--- START ---

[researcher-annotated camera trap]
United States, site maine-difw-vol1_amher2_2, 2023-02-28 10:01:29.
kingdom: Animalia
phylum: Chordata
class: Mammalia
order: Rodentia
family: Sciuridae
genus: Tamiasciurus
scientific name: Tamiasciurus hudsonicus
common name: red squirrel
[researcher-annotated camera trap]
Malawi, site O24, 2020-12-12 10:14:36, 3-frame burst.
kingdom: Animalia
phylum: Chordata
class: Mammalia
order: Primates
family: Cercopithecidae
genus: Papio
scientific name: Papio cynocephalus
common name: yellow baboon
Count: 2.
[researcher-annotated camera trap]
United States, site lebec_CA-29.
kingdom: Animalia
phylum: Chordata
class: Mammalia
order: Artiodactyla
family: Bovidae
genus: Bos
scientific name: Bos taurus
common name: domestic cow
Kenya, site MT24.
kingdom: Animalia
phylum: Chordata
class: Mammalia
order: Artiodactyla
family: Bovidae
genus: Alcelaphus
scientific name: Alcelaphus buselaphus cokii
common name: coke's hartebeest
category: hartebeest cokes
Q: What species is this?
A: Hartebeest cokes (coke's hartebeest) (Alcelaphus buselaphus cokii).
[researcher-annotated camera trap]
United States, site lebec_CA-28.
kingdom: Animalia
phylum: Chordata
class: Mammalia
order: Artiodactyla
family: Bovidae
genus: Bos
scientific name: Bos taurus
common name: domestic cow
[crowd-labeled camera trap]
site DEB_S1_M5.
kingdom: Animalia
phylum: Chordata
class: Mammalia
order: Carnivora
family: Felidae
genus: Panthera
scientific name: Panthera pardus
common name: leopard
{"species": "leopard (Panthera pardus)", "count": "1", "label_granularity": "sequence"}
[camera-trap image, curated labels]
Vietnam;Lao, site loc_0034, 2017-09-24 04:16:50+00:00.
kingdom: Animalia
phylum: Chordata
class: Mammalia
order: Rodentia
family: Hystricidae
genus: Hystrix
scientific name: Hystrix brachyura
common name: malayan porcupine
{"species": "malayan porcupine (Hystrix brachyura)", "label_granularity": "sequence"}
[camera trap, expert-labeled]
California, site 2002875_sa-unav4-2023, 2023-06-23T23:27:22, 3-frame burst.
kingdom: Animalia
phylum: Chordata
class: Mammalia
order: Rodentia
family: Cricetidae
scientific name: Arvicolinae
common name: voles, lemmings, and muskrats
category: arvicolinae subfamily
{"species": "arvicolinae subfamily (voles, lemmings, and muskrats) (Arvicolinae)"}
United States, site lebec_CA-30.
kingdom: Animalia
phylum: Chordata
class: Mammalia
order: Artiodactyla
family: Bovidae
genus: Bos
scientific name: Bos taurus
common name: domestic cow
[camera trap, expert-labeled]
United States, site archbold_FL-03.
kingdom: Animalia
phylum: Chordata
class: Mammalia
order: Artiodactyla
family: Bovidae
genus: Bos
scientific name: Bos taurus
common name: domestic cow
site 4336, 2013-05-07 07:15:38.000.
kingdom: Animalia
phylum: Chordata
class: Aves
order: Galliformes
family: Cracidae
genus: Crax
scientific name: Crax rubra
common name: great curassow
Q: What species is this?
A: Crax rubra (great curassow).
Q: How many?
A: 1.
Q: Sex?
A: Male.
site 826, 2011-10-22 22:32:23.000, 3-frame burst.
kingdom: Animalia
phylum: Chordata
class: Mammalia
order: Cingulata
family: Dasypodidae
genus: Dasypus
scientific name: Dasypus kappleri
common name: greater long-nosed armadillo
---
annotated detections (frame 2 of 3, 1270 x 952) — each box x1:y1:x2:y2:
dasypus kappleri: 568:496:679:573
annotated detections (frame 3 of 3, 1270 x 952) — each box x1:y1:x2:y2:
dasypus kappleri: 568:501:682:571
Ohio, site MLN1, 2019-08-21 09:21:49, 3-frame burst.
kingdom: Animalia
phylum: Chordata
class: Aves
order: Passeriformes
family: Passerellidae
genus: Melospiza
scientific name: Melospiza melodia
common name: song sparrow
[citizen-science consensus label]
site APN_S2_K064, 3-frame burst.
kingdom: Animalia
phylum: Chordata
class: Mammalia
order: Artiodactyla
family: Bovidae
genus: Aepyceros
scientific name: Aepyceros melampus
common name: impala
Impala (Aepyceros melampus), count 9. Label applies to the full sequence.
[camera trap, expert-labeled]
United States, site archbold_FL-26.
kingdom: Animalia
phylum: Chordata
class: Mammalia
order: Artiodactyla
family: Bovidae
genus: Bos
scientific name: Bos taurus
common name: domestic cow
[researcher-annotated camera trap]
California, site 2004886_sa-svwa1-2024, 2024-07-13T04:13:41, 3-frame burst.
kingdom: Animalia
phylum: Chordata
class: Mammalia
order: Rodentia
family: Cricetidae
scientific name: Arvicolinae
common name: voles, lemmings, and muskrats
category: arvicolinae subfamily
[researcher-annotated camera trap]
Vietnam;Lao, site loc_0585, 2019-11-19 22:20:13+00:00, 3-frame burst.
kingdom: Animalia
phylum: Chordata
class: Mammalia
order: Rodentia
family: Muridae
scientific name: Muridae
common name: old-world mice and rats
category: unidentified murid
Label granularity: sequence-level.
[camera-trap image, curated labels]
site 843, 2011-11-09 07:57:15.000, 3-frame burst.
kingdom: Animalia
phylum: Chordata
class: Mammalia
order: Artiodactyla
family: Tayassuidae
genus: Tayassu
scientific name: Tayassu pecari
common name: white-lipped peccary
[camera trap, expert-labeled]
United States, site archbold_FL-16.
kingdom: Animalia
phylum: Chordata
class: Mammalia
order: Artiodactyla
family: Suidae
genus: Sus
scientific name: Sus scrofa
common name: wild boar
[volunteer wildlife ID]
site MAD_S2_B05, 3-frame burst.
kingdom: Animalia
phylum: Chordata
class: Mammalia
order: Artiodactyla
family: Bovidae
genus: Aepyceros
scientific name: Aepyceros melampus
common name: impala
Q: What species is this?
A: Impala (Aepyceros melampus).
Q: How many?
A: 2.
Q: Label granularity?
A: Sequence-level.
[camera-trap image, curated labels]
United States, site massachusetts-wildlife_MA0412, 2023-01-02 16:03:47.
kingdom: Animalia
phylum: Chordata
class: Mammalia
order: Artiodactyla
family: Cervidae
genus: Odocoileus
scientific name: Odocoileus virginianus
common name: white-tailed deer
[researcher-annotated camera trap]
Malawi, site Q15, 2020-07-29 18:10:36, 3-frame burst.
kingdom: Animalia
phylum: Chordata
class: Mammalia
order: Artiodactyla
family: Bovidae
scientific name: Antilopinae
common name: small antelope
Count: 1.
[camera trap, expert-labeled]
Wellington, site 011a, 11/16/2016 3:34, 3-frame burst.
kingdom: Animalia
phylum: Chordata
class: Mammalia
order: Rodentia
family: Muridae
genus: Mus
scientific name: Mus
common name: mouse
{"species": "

--- END ---

Task instructions
Going down from the first line of the entries above, restate each line word for word until the line holding "genus: Papio" is done.

Result below
[researcher-annotated camera trap]
United States, site maine-difw-vol1_amher2_2, 2023-02-28 10:01:29.
kingdom: Animalia
phylum: Chordata
class: Mammalia
order: Rodentia
family: Sciuridae
genus: Tamiasciurus
scientific name: Tamiasciurus hudsonicus
common name: red squirrel
[researcher-annotated camera trap]
Malawi, site O24, 2020-12-12 10:14:36, 3-frame burst.
kingdom: Animalia
phylum: Chordata
class: Mammalia
order: Primates
family: Cercopithecidae
genus: Papio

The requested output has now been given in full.